そして私たちが求めるべき知恵とは、「主を畏れること」にはじまるものです(箴言1:7)。


共に祈りましょう。

主よ、あなたの目にまばたきのような私たちの短い生涯ですが、その日々が、あなたの慈しみの目に見守られ、永遠に覚えられているということに、今日も畏れを覚えます。今日与えられた生命を、よく用いることができますように。
2017. 09. 23  
土曜日はカルヴァンの祈りを紹介しています。
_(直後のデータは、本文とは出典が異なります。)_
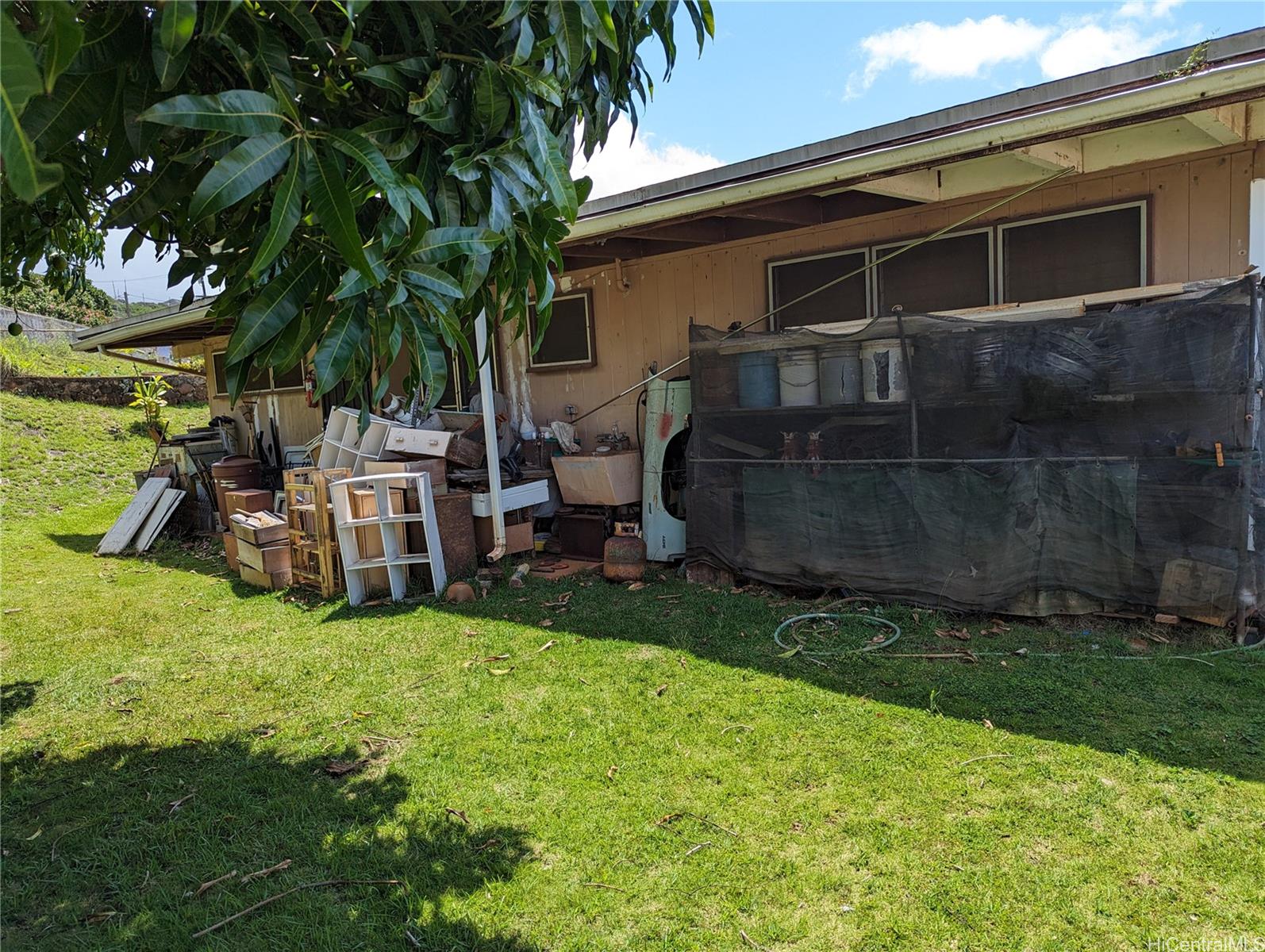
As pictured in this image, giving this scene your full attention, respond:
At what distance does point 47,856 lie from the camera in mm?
2670

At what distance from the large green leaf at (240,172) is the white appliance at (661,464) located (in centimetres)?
464

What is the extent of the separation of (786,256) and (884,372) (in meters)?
1.77

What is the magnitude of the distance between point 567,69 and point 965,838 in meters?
2.58

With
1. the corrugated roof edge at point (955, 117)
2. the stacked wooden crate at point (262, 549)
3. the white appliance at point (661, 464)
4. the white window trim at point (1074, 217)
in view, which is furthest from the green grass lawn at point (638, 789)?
the corrugated roof edge at point (955, 117)

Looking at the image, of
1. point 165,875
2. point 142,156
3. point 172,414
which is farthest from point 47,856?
point 172,414

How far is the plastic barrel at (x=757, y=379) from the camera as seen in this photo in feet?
17.3

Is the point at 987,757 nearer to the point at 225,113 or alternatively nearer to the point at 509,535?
the point at 225,113

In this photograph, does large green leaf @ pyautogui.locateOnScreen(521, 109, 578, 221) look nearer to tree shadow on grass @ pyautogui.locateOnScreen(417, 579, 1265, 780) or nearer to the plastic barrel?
tree shadow on grass @ pyautogui.locateOnScreen(417, 579, 1265, 780)

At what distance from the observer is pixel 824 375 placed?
5.04m

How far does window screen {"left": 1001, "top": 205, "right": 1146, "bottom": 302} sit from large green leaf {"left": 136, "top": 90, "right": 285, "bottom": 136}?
16.4 feet

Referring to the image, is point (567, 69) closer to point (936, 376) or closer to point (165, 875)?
point (165, 875)

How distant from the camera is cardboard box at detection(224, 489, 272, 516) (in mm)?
7395

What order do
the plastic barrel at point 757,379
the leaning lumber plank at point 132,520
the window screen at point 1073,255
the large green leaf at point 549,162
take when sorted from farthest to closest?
the leaning lumber plank at point 132,520 < the plastic barrel at point 757,379 < the window screen at point 1073,255 < the large green leaf at point 549,162

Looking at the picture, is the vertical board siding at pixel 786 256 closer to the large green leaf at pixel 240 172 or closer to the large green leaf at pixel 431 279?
the large green leaf at pixel 431 279
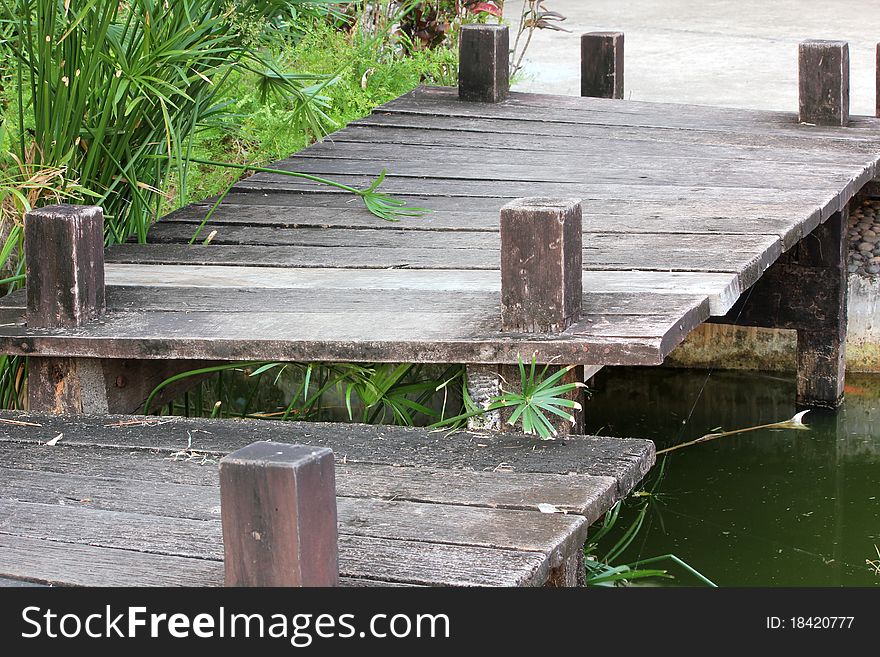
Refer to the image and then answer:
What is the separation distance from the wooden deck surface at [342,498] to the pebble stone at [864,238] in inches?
131

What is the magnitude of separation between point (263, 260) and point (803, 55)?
8.47ft

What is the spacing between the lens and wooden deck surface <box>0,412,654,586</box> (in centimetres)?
210

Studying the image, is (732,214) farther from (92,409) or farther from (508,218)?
(92,409)

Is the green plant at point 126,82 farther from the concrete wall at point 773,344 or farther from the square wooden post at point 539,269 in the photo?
the concrete wall at point 773,344

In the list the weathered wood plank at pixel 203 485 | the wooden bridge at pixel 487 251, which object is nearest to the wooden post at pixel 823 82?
the wooden bridge at pixel 487 251

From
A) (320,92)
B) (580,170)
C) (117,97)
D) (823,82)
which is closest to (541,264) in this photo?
(117,97)

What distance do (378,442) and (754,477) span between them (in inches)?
99.8

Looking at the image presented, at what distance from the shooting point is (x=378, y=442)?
2723mm

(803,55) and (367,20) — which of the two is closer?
(803,55)

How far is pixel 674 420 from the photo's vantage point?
5.51 meters

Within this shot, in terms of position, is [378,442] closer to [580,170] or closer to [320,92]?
[580,170]

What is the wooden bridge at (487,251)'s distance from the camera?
111 inches

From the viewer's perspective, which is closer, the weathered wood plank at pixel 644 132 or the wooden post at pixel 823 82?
the weathered wood plank at pixel 644 132
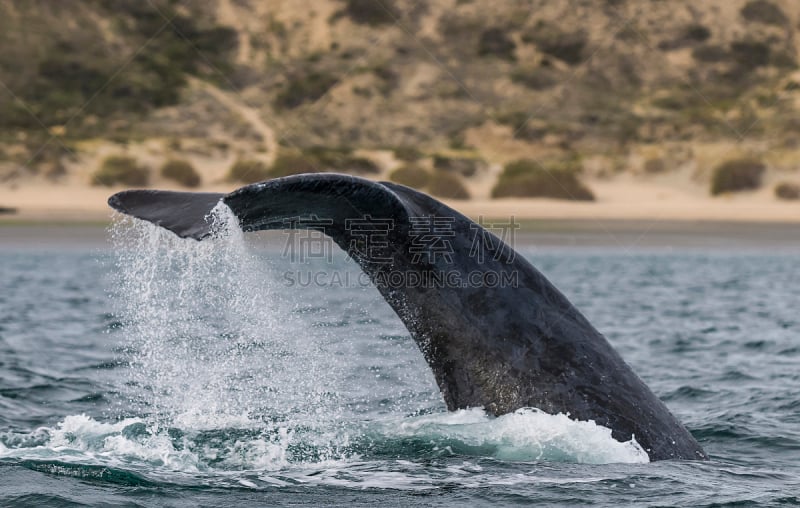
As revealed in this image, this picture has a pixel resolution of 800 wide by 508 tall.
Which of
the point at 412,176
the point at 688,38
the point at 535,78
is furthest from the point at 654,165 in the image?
the point at 688,38

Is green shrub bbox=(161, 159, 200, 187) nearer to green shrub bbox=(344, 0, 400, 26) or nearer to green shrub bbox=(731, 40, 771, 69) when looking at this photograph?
green shrub bbox=(344, 0, 400, 26)

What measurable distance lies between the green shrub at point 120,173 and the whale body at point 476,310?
42.4 meters

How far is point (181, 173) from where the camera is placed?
4769cm

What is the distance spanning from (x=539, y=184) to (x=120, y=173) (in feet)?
59.4

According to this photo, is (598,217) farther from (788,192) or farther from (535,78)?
(535,78)

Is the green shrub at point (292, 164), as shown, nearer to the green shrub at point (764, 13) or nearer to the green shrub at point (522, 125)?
the green shrub at point (522, 125)

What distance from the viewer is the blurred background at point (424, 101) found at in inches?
1839

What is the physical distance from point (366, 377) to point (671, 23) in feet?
201

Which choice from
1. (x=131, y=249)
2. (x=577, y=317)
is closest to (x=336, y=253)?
(x=131, y=249)

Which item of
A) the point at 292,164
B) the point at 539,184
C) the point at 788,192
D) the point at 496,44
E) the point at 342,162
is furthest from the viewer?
the point at 496,44

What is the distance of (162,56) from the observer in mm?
63094

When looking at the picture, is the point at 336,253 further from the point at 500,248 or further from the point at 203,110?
the point at 500,248

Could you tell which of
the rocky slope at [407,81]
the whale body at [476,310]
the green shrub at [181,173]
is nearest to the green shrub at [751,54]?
the rocky slope at [407,81]

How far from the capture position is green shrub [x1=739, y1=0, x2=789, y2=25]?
65.5 metres
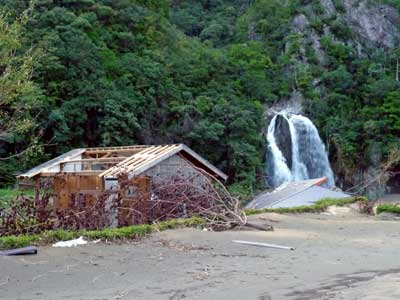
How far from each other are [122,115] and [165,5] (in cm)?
2223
30回目になりました。

****************
全能の神さま、わたしたちはこの世の旅を続けております間、華やかでまた恐ろしい不敬虔な者の力に、やすやすと心惹きつけられて、判断を暗くされてしまいます。

ですから神様、どうか私たちが目を高く上げて、あなたが御子にどれほど偉大な力を与えておられるのかを、まず考えることができるようにしてください。

また、御子キリストが、その御霊の力によって私たちをまったく支配し、その真実によって私たちを守ってくださいますように。

そして全世界を従わせて、私たちの救いを助成するものとならせてください。

そのようにして私たちが、御子の御保護のもとに静かに安らい、ついに、あなたが約束してくださいました天の御国に備えられた勝利の果実を受け取るその時まで、御子が命じられたあの大胆さと忍耐深さをもって、戦うことを得させてください。

アーメン。
2017. 09. 22  
「もうすぐキリストが再び来てくださる」、このような期待は、まだキリストを知らない人々には馬鹿げたものに思えるでしょうか。

信仰告白をした方でも、・・・正直言って、よく分からない・・という方もいるかもしれません。

しかし、「世の終わりが近いかもしれない」という感覚は、多くの方が共有しているのではないでしょうか。

今は、未来に魅了されつつも、しかし深くおびえている時代でしょうか。

核の炎が燃え広がるイメージ。気象の異常。人心の荒廃・・・。もう、人類はこれ以上もたないのではないか・・。

みんながなんとなくそう考えている。

しかし・・・、そのような終末感覚と、来りつつある審判者を待つという感覚は、似ているようで全然違うものです。

イエス様が教えて下さったのは、そういうことじゃない。

そういうことだけ考えているうちは、人間は、真におそれるべきことを知らないままだし、同時に、真に希望であり慰めであることを見失ったままです。

本当の「終わりの時」は、わたしたちの想像力をはるかに超えて、主イエスによる完全な勝利の時として到来します。



見よ、主は火とともに来られる。
主の戦車はつむじ風のように来る。
怒りと共に憤りを、叱咤とともに火と炎を送られる。
主は必ず火をもって裁きに臨まれ
剣をもって、すべて肉なる者を裁かれる。(イザヤ66:15-16)



その時主イエスは、神の国を完成し、神の栄光を汚すすべてのものを焼き払われます。

それは私たちにとって、恐るべき裁きであると同時に、救いの時です。

主は、罪を焼き払われます。この世界をこわし、人間を腐らせていく、すべての罪を焼き払われます。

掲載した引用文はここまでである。